State the broad problem domain of your research and emphasize why it is important. Tie the importance of this domain to the specific job description of the faculty position.

Main Body

The main body of the statement should be about 3 paragraphs long. Provide an initial paragraph that specifically states how your research is contributing to the problem domain you have identified in the opening paragraph. Try to emphasize how your research is moving the field forward. Follow with a paragraph that summarizes your research approach, the important contributions that you have made to date and those that you expect to make. Refer to papers that achieve these contributions. In the next paragraph state your ideas for future research directions.

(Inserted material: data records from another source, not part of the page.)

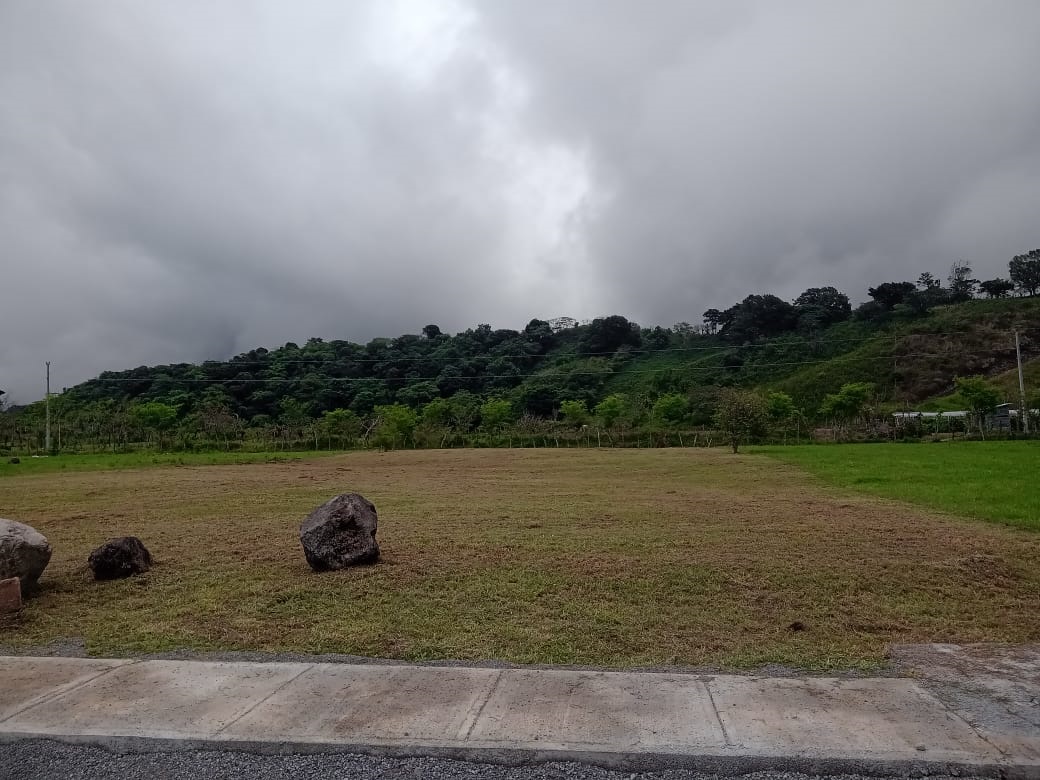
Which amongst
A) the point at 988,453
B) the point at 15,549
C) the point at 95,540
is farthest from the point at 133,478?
the point at 988,453

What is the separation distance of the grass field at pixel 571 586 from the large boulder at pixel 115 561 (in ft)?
0.71

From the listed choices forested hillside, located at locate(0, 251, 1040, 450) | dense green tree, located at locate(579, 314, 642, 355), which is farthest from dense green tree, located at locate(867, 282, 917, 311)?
dense green tree, located at locate(579, 314, 642, 355)

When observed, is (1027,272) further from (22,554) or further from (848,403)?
(22,554)

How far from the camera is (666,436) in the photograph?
48.7 meters

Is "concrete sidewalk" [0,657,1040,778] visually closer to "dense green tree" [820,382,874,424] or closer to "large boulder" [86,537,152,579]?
"large boulder" [86,537,152,579]

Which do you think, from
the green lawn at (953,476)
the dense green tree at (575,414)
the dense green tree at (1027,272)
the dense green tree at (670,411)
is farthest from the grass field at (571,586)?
the dense green tree at (1027,272)

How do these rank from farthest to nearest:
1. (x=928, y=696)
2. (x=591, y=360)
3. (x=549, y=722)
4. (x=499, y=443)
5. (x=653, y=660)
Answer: (x=591, y=360) < (x=499, y=443) < (x=653, y=660) < (x=928, y=696) < (x=549, y=722)

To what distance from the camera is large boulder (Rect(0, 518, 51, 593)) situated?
286 inches

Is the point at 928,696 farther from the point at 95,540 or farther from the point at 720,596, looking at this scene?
the point at 95,540

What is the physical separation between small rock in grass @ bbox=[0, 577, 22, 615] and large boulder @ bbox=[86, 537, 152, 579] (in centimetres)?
137

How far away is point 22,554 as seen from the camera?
7398mm

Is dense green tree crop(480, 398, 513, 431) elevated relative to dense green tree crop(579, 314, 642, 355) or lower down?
lower down


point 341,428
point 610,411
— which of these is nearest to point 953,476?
point 610,411

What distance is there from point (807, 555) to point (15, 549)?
935 centimetres
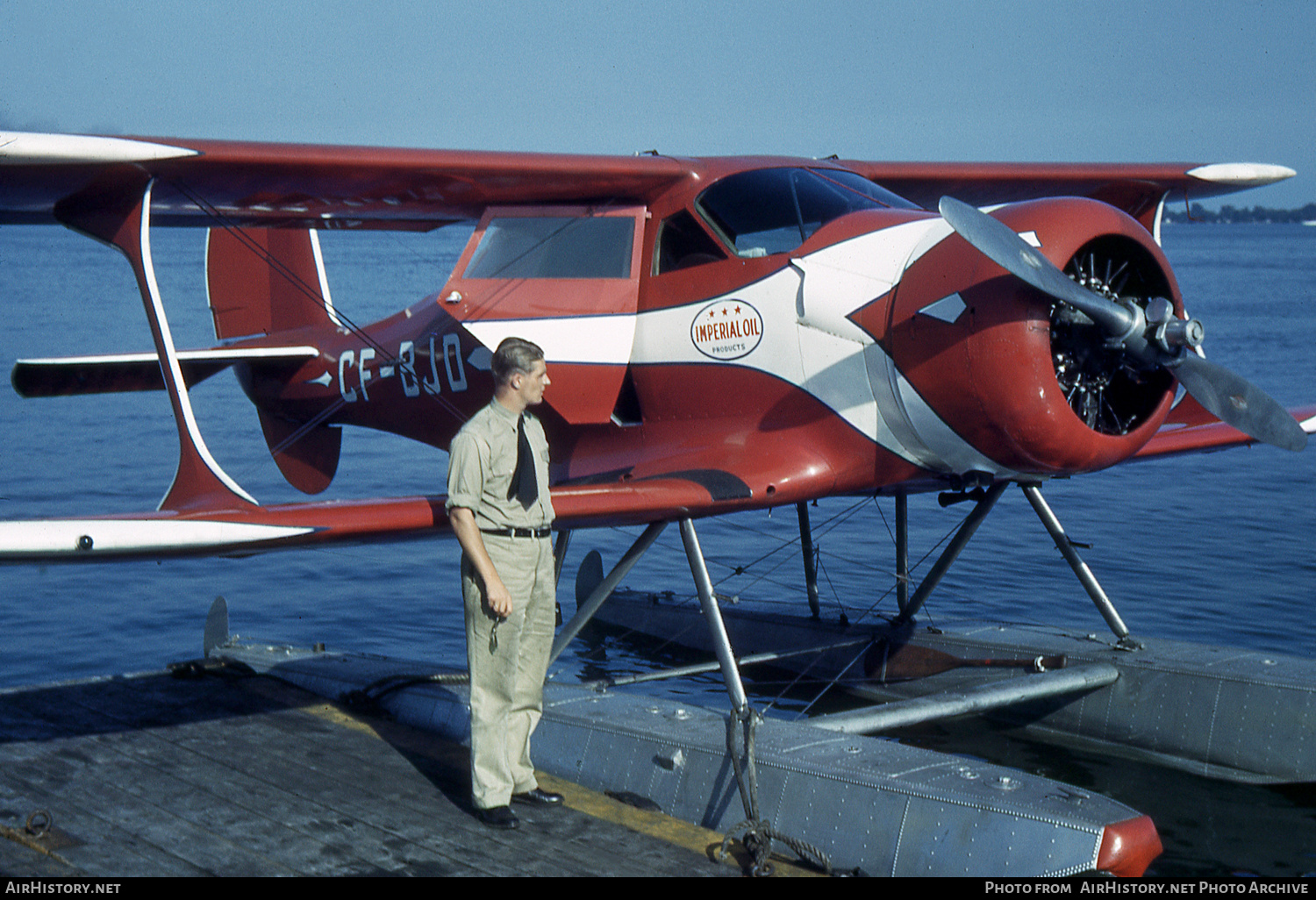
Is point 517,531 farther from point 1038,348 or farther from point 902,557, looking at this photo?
point 902,557

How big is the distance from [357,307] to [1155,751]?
4656 centimetres

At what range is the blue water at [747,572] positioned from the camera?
10.3 m

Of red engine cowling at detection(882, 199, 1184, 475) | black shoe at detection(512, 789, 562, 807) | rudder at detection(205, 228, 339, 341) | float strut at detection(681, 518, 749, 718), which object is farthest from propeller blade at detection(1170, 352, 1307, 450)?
Result: rudder at detection(205, 228, 339, 341)

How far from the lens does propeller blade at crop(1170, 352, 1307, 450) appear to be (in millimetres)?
5762

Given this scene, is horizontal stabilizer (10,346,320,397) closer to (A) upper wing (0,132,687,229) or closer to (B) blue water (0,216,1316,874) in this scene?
(A) upper wing (0,132,687,229)

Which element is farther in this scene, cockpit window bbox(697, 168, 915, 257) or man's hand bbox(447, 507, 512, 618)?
cockpit window bbox(697, 168, 915, 257)

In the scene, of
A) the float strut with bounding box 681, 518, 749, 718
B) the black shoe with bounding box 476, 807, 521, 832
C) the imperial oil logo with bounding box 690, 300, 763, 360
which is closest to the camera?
the black shoe with bounding box 476, 807, 521, 832

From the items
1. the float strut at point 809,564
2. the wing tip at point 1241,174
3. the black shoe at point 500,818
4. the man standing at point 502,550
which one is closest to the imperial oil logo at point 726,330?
the man standing at point 502,550

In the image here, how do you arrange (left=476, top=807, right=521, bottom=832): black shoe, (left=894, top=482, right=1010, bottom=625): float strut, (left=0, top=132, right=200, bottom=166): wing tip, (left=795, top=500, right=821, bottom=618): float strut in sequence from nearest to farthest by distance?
(left=476, top=807, right=521, bottom=832): black shoe → (left=0, top=132, right=200, bottom=166): wing tip → (left=894, top=482, right=1010, bottom=625): float strut → (left=795, top=500, right=821, bottom=618): float strut

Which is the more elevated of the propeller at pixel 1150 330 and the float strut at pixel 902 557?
the propeller at pixel 1150 330

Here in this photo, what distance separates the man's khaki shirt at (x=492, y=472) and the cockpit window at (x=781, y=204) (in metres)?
1.91

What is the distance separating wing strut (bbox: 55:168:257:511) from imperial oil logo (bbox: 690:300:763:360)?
2.39m

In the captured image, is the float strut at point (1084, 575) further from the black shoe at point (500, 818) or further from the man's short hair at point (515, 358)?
the black shoe at point (500, 818)

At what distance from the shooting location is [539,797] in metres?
5.56
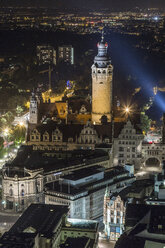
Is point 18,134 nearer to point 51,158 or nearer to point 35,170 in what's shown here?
point 51,158

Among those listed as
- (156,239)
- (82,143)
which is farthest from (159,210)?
(82,143)

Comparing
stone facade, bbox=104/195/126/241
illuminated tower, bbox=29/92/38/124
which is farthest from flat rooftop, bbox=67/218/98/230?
illuminated tower, bbox=29/92/38/124

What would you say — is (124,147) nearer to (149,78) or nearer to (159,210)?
(159,210)

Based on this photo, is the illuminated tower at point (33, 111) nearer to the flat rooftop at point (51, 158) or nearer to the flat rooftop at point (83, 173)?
the flat rooftop at point (51, 158)

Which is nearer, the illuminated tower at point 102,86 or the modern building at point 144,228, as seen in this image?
the modern building at point 144,228

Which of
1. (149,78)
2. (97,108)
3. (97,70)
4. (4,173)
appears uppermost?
(149,78)

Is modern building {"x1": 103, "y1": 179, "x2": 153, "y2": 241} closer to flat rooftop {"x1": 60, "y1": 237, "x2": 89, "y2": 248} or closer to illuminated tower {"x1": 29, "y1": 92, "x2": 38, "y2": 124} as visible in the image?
flat rooftop {"x1": 60, "y1": 237, "x2": 89, "y2": 248}

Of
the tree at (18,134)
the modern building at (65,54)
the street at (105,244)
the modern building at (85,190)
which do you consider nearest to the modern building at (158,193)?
the street at (105,244)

Identify why these directions have promise and, if you can, mention potential funding sources for these areas. If you have any experience with proposal writing mention it.

Collaborations

If you can identify faculty/ research groups at the institution you are applying to with whom you could collaborate, or facilities that you could make use of, highlight these facts in a closing paragraph. Your aim is to convince the search committee that you will both strengthen existing research at the institution and nucleate new exciting research directions.

Teaching Statement

This should also be about 2 pages in length. The statement should consist of:

Opening Paragraph

State how important excellence in education is to you, and how important it is to the future of your profession. Emphasize your desire to be a good teacher.

Main Body

The main body of the statement should be about 2-3 paragraphs long. Provide an initial paragraph that specifically states your teaching experience. Give some information about your pedagogical approaches. Emphasize any successes you have had. Mention any curriculum development activities that you have been involved in. Follow with a paragraph that summarizes how you will develop your educational program at the institute in question. Mention specific courses that exist and which you can teach. Mention any new courses you would like to develop. Discuss teaching strategies that you would use (hands-on-learning, problem-based learning, etc) and highlight they would improve undergraduate and graduate education in the area you are applying to.

Research and Teaching

If you can, finish with a paragraph that identifies ways to tie your research into teaching. Emphasize the importance of bringing your research into the classroom and providing students with research opportunities. If you can identify specific educational initiatives at the institute where you are applying, state your willingness to contribute to these initiatives.

List of Referees

Contact all referees before including them on a list. If possible, meet with them (or talk to them on the phone) so you can inform them about the specific position and highlight the reasons why you are an excellent candidate. Do not give the names of people who do not know your work, or who have not agreed to be named.

It is helpful if your referees do not come from the same institution. If you can’t avoid this, try to at least include people from different departments. Senior people will carry much more weight that junior people.

Speak to your advisor about your choice of referees. He/She may be able to suggest colleagues to include, or suggest people who will write supportive letters.